EXERCÍCIOS A FAZER:
a - Traduza para o inglês esta frase do texto sobre a Copa do Mundo de 1986: "Na verdade, eu gostava muito mais de confeccionar os goleiros do que a partida em si."
b - Dê continuidade ao texto sobre a Copa do Mundo de 1986 a partir do ponto em que ele termina.

A Copa do Mundo de 1986

Quem me conhece acha - tem certeza - de que eu não gosto de futebol. Não é verdade.
Como prática meramente desportiva e recreativa, nada tenho contra o ludopédio. É uma atividade física com regras ilógicas como qualquer outra, basquete, vôlei, tênis, handebol, beisebol etc.
Tanto que, em criança, já joguei muita bola em campinhos improvisados em terrenos baldios e mesmo na rua, traves de lata de óleo, ralando o joelho no asfalto. Colocavam-me sempre no gol, é claro. E eu até que era bom, defendia pênaltis e tudo. Que o diga meu amigo Marcellão, que nunca conseguiu penetrar a minha defesa. E nenhuma outra coisa, também. Que calcanhares frouxos, quem tem é o Aquiles. Valha-me São Jotabê!
Também joguei muito futebol de botão. Possuía os times do Palmeiras, Santos, Cruzeiro, Grêmio, Botafogo de Ribeirão Preto. Na verdade, eu gostava muito mais de confeccionar os goleiros do que a partida em si. Não usávamos o goleiro que acompanhava os botões, uma espécie de escudo plástico acoplado a uma longa haste, para que o mesmo fosse movimentado dentro do gol. Enchíamos caixas de fósforos com areia ou pedras, encapávamos com papel e colávamos o emblema do clube nelas.

Dados brutos:
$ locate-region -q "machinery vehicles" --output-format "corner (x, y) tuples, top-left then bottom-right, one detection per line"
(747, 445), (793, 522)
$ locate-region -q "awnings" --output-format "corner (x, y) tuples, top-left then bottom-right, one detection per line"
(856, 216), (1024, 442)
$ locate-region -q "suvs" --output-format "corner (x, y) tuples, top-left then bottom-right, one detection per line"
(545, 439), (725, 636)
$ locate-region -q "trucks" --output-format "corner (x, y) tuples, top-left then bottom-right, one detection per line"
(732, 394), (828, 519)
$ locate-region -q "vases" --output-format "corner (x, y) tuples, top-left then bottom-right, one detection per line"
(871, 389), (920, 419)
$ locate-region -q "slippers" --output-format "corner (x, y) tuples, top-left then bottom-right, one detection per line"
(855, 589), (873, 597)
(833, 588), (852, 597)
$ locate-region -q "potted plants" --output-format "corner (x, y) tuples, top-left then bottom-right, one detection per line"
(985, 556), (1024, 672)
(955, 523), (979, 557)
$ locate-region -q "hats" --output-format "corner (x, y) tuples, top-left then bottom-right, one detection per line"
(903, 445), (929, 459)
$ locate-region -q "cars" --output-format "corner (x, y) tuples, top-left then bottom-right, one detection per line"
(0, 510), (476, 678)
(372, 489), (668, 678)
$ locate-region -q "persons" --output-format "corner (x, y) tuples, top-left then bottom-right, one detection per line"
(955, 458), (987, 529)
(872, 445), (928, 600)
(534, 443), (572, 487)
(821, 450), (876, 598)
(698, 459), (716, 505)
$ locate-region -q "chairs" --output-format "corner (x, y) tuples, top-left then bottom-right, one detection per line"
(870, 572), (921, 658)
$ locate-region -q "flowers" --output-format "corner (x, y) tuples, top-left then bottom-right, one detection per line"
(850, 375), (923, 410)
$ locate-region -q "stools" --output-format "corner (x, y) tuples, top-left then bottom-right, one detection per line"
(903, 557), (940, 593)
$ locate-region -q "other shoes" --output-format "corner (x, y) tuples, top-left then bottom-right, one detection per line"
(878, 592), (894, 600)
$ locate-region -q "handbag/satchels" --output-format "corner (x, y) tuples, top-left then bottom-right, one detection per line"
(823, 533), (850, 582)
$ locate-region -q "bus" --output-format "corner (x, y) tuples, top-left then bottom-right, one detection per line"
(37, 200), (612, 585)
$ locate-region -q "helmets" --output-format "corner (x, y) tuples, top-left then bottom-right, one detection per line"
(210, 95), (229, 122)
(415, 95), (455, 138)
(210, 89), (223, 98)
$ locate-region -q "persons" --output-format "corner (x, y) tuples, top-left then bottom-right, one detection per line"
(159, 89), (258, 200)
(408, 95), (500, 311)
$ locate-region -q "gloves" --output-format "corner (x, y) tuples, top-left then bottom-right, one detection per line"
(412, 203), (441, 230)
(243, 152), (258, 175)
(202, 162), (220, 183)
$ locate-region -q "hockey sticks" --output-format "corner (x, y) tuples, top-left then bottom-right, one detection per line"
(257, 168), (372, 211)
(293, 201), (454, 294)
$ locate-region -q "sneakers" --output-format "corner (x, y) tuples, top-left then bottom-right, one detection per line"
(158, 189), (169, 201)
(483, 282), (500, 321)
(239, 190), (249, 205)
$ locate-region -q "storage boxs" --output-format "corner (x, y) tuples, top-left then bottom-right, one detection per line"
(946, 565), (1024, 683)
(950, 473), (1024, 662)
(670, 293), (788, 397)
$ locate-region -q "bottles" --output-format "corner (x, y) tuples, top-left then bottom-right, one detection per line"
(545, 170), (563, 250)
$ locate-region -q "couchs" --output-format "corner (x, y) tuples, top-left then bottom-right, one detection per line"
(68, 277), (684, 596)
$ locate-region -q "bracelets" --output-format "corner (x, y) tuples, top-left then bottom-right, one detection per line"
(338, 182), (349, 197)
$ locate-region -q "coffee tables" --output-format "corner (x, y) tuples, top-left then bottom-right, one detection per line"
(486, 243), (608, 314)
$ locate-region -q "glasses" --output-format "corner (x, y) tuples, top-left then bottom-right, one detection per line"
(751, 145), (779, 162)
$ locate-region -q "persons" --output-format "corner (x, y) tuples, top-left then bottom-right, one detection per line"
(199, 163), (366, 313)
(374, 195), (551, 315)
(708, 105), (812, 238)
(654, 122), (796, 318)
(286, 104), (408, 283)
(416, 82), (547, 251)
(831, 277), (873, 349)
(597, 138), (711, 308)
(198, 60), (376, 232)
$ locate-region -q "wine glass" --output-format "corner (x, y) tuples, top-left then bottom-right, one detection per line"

RESPOSTAS ÀS TAREFAS:
a - In fact, I liked making the goalkeepers much more than the game itself.

b -
Aliás, enchiam de areia e pedras, os outros. Eu pegava (surrupiava, mesmo) aqueles pequenos lingotes de chumbo usados no balanceamento de pneus dos automóveis e, usando a chama de uma lamparina à álcool, item integrante do meu laboratório de química Guaporé, derretia-os em panelinhas de alumínio dos brinquedos de casinha da minha irmã. Vertia o chumbo para a caixinha e pronto.
Porém, o que eu nunca entendi desde criança (na época, eu só não entendia; hoje, incomoda-me profundamente) nem era o gosto popular pelo futebol, sim a devoção aos times, a idolatria aos jogadores. O fanatismo.
Meu pai me arrastava para o estádio de futebol do Comercial F.C. muitas vezes com ele. Eu não via sentido nenhum - e continuo não vendo - naquela gritaria, naquela comoção toda quando uma bola ia para fora, batia na trave, balançava as redes. Só sabia que, naquele exato momento, estava a passar o Festival Jerry Lewis na TV.
Eu, então, encaramujava-me num outro mundo, sublimava o entorno. Distraía-me com uma formiga que andasse pelo cimento rachado da arquibancada, com a habilidade do cara do amendoim, que acertava sempre a mão do cliente, com o quero-quero atrás do gol, com um avião que passasse.
Amigos da escola e vizinhos, todos eles, sabiam as escalações de seus times, a posição de cada jogador, a classificação na tabela. Eu, por outro lado, demorei até pra entender o que significava o time “jogar em casa”. Eles colecionavam álbuns de figurinhas de jogadores, empenhavam-se em fragorosas batalhas de “bater bafo” para conquistar cromos que lhes faltavam. Eu colecionava selos, chaveiros, tampinhas de garrafa e besouros reluzentes e envernizados.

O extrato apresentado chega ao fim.